• _What you have to do_
Please tally the lines in the data below that contain the string "metal", and reply with that number alone.

• _Records for this exercise_

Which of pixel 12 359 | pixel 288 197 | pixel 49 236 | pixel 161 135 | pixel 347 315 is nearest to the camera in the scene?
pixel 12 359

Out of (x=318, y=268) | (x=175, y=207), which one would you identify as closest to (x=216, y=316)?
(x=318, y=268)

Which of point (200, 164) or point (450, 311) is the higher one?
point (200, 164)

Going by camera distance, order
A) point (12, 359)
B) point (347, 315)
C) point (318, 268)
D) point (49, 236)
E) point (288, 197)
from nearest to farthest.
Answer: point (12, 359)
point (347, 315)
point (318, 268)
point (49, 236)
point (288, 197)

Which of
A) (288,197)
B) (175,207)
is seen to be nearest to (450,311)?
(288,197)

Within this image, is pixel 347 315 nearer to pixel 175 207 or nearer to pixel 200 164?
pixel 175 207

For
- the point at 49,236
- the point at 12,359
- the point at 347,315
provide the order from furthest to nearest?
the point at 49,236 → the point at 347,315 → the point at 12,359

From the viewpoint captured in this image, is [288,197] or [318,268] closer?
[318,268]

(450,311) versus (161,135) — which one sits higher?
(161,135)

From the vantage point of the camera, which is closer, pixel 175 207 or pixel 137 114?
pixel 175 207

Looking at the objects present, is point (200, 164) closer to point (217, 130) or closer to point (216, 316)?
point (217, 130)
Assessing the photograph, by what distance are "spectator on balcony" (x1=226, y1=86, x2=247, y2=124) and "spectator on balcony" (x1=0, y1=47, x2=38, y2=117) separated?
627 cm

...

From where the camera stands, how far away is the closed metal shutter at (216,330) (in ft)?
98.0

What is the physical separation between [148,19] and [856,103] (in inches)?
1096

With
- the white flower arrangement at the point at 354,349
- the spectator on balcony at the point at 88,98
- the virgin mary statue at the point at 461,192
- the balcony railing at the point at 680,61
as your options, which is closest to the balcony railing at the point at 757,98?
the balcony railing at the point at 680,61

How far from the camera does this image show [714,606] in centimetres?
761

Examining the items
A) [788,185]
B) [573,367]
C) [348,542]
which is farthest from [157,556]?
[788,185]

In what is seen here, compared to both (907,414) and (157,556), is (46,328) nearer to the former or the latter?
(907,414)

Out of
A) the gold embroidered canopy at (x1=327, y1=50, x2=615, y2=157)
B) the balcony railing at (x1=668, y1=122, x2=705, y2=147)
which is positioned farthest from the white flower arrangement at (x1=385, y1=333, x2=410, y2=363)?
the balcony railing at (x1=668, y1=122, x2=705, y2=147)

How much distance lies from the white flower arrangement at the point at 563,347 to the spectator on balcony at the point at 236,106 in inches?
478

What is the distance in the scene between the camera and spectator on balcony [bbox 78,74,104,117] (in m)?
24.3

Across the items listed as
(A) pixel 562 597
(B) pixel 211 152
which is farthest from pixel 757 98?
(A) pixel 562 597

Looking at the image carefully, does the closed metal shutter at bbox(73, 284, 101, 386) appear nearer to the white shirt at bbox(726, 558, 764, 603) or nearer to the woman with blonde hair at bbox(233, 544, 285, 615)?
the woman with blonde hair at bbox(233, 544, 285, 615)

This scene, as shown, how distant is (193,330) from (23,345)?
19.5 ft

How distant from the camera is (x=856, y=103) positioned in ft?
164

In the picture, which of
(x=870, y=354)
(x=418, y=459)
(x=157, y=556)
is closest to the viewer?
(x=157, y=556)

• _Full answer_
2